Saved data entries
= = = =

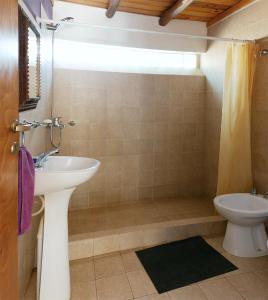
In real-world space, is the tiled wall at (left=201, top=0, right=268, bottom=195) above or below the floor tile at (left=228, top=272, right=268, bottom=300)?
above

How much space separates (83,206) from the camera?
10.0ft

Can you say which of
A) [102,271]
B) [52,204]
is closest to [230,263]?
[102,271]

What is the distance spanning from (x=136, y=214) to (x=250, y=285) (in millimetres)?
1313

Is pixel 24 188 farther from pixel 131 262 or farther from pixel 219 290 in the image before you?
pixel 219 290

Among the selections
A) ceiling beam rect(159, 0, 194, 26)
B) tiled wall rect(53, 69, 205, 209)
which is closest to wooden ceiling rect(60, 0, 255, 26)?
ceiling beam rect(159, 0, 194, 26)

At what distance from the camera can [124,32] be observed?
9.77 ft

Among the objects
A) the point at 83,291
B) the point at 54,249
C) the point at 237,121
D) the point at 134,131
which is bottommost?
the point at 83,291

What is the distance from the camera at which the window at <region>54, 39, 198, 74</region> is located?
286cm

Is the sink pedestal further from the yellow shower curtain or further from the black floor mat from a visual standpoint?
the yellow shower curtain

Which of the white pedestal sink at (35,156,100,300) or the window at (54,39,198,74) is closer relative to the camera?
the white pedestal sink at (35,156,100,300)

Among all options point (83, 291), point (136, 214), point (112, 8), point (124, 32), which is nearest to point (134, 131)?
point (136, 214)

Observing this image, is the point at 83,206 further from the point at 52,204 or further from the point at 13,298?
the point at 13,298

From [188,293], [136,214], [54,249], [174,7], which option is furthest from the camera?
[136,214]

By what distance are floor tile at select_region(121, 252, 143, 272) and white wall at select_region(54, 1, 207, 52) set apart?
2.29m
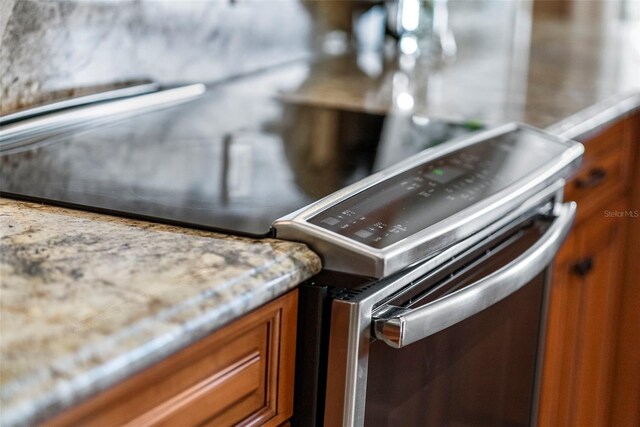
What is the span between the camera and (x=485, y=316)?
Answer: 1056mm

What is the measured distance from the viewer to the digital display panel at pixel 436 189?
2.65ft

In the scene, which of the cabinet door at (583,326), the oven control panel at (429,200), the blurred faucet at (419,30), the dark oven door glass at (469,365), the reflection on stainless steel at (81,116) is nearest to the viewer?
the oven control panel at (429,200)

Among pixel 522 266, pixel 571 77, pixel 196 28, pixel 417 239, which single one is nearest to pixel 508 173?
pixel 522 266

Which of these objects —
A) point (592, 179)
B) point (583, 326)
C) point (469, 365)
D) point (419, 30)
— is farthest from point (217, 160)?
point (419, 30)

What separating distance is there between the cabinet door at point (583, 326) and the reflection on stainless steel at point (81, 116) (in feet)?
2.13

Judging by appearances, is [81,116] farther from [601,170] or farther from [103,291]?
[601,170]

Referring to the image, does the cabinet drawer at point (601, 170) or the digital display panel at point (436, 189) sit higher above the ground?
the digital display panel at point (436, 189)

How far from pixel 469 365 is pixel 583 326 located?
654 millimetres

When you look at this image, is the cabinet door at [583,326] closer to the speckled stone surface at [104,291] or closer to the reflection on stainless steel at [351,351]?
the reflection on stainless steel at [351,351]

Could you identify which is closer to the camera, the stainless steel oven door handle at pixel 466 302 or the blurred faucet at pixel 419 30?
the stainless steel oven door handle at pixel 466 302


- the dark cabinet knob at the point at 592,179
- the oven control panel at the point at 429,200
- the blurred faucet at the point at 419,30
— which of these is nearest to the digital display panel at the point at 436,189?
the oven control panel at the point at 429,200

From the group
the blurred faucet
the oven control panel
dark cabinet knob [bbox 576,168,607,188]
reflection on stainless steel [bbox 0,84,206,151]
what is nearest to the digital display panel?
the oven control panel

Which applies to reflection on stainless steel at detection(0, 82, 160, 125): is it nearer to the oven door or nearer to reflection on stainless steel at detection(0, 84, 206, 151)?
reflection on stainless steel at detection(0, 84, 206, 151)

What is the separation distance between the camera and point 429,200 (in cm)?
Result: 91
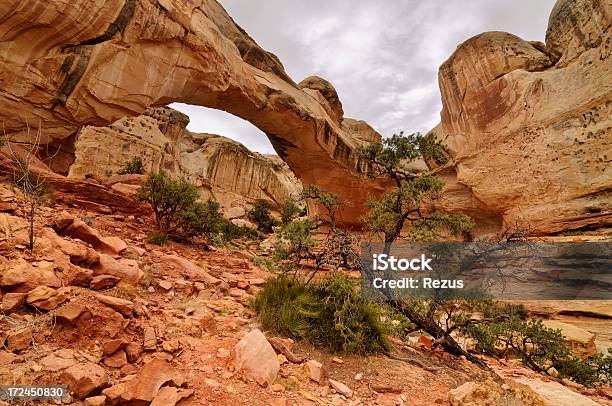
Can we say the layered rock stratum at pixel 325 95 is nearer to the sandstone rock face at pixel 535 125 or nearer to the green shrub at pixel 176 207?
the sandstone rock face at pixel 535 125

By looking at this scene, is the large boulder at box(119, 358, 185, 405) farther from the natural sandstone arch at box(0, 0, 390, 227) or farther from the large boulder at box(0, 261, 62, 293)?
the natural sandstone arch at box(0, 0, 390, 227)

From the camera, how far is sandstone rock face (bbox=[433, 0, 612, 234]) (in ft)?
39.3

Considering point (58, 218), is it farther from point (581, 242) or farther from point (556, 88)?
point (556, 88)

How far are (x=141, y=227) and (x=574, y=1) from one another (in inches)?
775

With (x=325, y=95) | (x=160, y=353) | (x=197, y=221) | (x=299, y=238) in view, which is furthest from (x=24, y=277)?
(x=325, y=95)

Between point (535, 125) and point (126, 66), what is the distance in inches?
643

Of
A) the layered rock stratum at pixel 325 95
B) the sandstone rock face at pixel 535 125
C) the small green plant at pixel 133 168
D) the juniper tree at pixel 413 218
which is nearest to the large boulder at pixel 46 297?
the juniper tree at pixel 413 218

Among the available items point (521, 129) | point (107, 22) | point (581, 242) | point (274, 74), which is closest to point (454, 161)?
point (521, 129)

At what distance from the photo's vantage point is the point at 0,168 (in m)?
7.54

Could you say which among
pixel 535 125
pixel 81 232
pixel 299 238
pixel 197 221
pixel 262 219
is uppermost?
pixel 535 125

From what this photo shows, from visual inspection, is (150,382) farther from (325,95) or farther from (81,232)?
(325,95)

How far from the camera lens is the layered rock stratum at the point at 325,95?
7789 mm

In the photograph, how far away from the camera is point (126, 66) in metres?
8.93

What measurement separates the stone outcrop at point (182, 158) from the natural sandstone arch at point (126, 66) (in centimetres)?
339
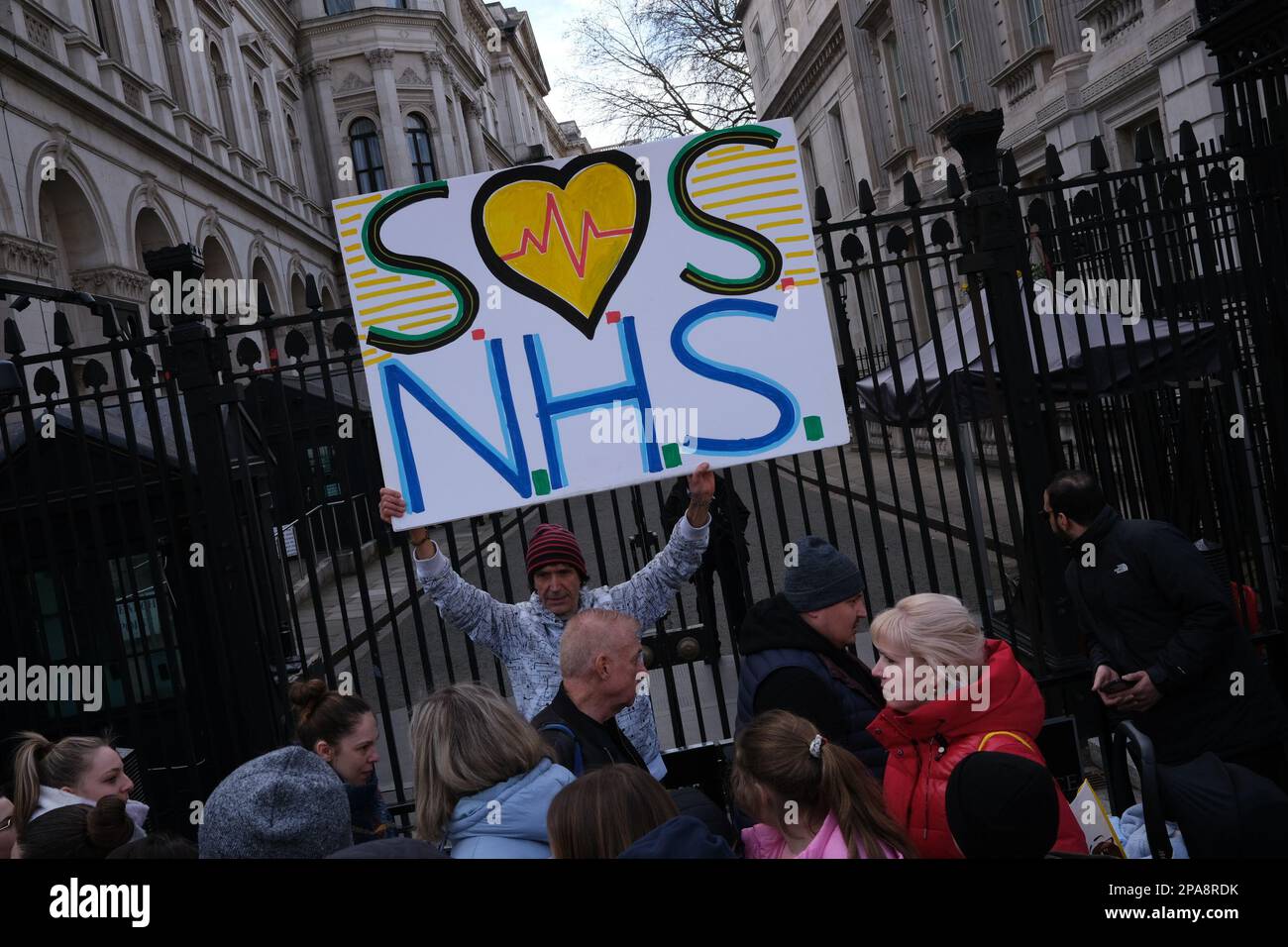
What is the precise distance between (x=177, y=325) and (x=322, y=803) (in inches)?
95.0

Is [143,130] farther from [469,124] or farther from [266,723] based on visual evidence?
[469,124]

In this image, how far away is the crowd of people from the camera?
2.33m

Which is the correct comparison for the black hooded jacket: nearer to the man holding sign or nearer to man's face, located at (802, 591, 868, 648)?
man's face, located at (802, 591, 868, 648)

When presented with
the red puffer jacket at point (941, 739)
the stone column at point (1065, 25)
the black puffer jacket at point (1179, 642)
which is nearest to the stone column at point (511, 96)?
the stone column at point (1065, 25)

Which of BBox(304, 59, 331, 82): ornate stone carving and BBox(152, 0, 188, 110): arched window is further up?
BBox(304, 59, 331, 82): ornate stone carving

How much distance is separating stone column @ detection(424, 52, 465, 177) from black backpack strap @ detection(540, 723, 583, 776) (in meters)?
44.3

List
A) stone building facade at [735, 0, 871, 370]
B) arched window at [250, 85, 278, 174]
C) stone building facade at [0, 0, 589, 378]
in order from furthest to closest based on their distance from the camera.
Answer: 1. arched window at [250, 85, 278, 174]
2. stone building facade at [735, 0, 871, 370]
3. stone building facade at [0, 0, 589, 378]

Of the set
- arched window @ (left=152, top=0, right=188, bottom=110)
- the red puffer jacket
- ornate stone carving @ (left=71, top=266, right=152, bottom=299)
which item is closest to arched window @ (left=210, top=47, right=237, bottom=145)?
arched window @ (left=152, top=0, right=188, bottom=110)

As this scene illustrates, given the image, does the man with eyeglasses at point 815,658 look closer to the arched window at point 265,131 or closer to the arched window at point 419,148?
the arched window at point 265,131

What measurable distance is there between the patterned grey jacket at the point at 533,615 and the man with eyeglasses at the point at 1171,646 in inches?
53.2

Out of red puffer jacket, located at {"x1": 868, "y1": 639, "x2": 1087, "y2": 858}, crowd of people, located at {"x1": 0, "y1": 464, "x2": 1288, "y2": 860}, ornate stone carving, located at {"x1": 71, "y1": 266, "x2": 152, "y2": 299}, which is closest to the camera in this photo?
crowd of people, located at {"x1": 0, "y1": 464, "x2": 1288, "y2": 860}

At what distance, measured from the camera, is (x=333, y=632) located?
12.8 m

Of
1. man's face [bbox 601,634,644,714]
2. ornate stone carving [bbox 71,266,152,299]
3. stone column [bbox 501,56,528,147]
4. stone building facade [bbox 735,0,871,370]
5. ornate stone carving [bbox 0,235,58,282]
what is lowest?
man's face [bbox 601,634,644,714]

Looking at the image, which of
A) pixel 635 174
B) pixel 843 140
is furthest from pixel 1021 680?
pixel 843 140
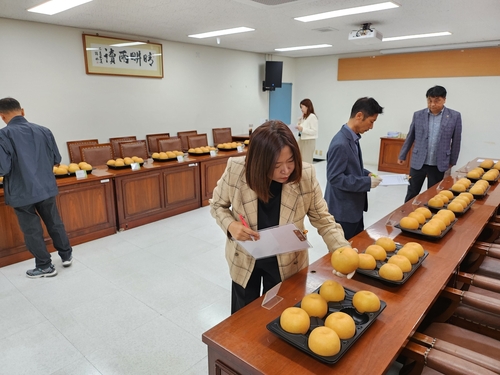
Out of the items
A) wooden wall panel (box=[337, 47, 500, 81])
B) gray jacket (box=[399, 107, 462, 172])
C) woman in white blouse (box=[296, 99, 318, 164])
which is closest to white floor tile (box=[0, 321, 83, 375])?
gray jacket (box=[399, 107, 462, 172])

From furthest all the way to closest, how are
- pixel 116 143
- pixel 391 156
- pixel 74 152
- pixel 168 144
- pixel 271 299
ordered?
pixel 391 156 → pixel 116 143 → pixel 168 144 → pixel 74 152 → pixel 271 299

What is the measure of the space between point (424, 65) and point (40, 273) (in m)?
7.32

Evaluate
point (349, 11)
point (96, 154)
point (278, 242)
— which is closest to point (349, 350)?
point (278, 242)

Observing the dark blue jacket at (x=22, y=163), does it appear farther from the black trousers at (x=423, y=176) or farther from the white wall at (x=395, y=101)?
the white wall at (x=395, y=101)

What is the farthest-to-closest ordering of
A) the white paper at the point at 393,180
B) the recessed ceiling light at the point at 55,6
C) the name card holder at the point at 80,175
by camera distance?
the name card holder at the point at 80,175 → the recessed ceiling light at the point at 55,6 → the white paper at the point at 393,180

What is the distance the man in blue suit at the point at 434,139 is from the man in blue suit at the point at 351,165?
1.67m

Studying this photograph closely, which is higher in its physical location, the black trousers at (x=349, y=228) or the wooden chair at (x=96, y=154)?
the wooden chair at (x=96, y=154)

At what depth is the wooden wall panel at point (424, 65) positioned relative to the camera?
20.1ft

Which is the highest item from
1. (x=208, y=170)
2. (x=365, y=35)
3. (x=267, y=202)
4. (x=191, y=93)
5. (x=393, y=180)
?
(x=365, y=35)

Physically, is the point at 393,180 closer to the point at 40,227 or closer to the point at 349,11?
the point at 349,11

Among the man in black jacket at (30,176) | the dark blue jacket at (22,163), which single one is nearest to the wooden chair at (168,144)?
the man in black jacket at (30,176)

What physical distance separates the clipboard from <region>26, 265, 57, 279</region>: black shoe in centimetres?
244

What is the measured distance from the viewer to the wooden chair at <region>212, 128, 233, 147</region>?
650 cm

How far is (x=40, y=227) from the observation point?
2887 millimetres
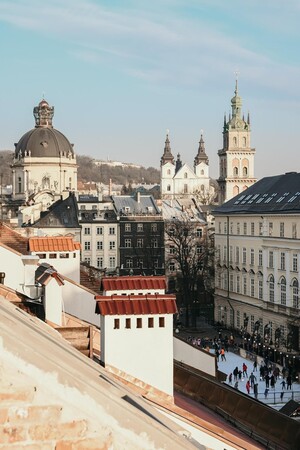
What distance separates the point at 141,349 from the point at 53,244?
993cm

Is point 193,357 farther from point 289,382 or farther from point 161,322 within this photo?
point 289,382

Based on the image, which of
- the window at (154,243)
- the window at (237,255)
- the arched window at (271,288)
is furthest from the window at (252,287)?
the window at (154,243)

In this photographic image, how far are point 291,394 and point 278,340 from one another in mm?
24676

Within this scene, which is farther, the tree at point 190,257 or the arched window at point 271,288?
the tree at point 190,257

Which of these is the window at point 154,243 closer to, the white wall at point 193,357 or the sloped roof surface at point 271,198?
the sloped roof surface at point 271,198

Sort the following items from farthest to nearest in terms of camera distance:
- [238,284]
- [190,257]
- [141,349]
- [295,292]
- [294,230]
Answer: [190,257] < [238,284] < [294,230] < [295,292] < [141,349]

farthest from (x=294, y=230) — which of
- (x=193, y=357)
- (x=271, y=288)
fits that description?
(x=193, y=357)

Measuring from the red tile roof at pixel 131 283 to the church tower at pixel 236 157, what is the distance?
124m

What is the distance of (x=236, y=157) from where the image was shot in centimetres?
13662

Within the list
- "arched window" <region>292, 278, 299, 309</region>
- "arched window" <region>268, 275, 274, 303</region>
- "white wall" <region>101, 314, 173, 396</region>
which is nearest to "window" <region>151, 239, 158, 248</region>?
"arched window" <region>268, 275, 274, 303</region>

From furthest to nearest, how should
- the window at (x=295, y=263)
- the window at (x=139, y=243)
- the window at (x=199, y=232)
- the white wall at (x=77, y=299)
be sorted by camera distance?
the window at (x=199, y=232) → the window at (x=139, y=243) → the window at (x=295, y=263) → the white wall at (x=77, y=299)

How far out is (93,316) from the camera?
51.9 feet

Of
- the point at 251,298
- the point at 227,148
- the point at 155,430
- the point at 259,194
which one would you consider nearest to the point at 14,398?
the point at 155,430

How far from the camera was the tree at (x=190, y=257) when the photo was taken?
249 feet
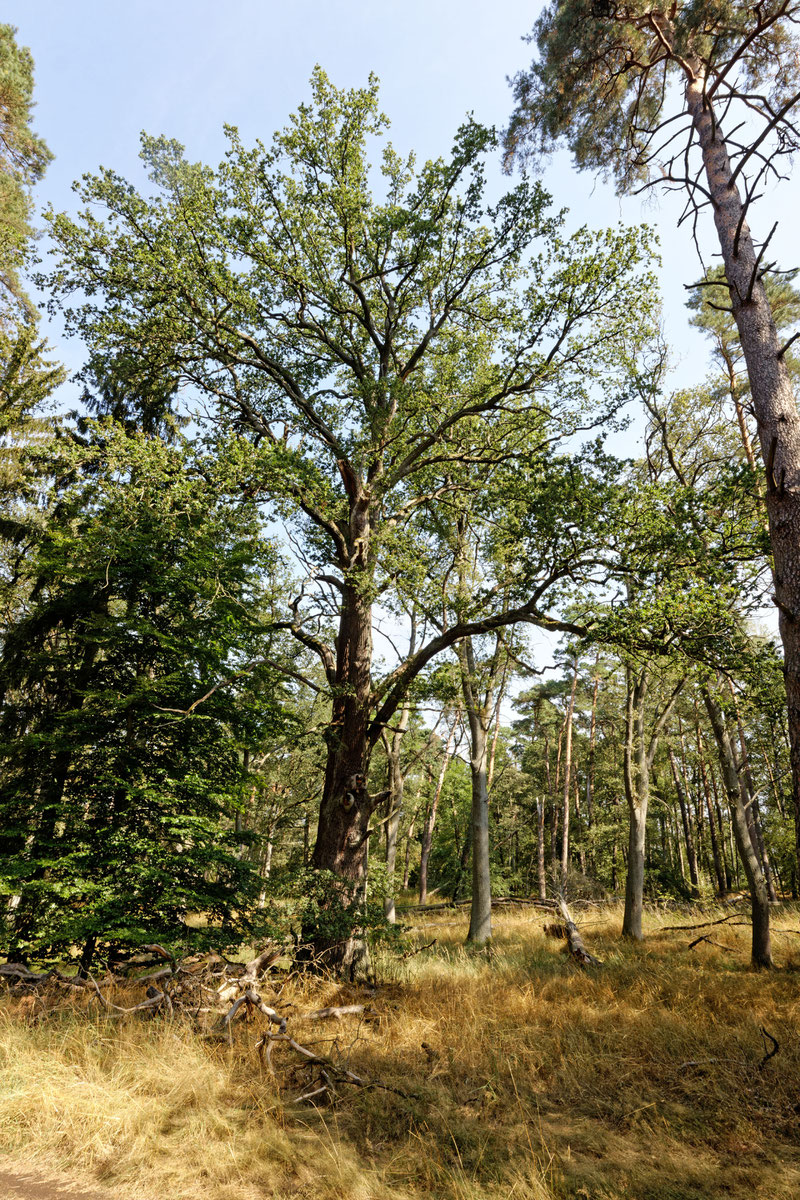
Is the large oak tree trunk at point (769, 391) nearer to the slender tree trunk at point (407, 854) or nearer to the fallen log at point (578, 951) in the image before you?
the fallen log at point (578, 951)

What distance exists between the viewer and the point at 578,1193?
137 inches

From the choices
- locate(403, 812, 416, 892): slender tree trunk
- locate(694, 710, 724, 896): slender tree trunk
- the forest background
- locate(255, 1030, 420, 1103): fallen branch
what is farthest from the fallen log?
locate(403, 812, 416, 892): slender tree trunk

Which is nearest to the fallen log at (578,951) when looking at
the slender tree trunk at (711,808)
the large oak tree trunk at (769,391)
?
the large oak tree trunk at (769,391)

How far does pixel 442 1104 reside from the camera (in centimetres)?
472

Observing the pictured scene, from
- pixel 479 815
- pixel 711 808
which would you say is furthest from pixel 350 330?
pixel 711 808

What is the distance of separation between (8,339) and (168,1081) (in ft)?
51.4

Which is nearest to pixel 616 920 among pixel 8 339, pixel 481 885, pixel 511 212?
pixel 481 885

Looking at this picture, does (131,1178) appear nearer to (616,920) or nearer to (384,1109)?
(384,1109)

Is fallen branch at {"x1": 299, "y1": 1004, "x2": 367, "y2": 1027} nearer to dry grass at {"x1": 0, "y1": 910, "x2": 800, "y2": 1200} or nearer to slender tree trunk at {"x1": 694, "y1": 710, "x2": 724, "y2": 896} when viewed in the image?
dry grass at {"x1": 0, "y1": 910, "x2": 800, "y2": 1200}

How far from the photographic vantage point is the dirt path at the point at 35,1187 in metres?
3.45

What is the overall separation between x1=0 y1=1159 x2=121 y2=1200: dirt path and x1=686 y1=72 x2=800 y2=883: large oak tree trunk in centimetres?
550

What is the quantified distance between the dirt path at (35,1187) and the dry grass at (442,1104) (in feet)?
0.39

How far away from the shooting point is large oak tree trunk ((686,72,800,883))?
4836mm

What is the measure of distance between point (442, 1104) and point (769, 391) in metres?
7.15
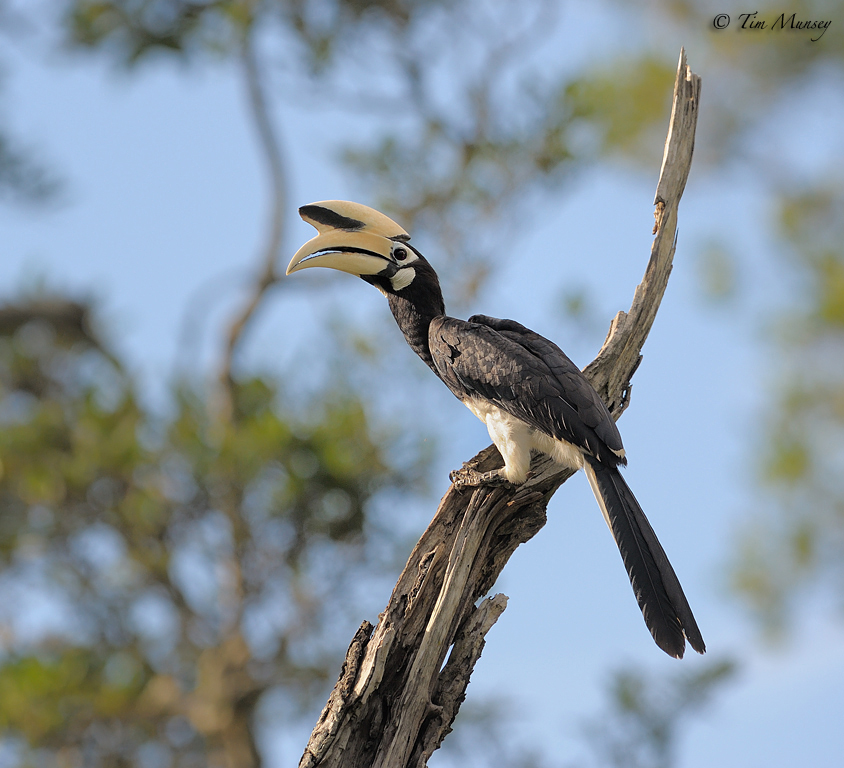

= = = =

The problem
How many lines of the records above contain the word "carving"? Give only the number.

Solution for this task
6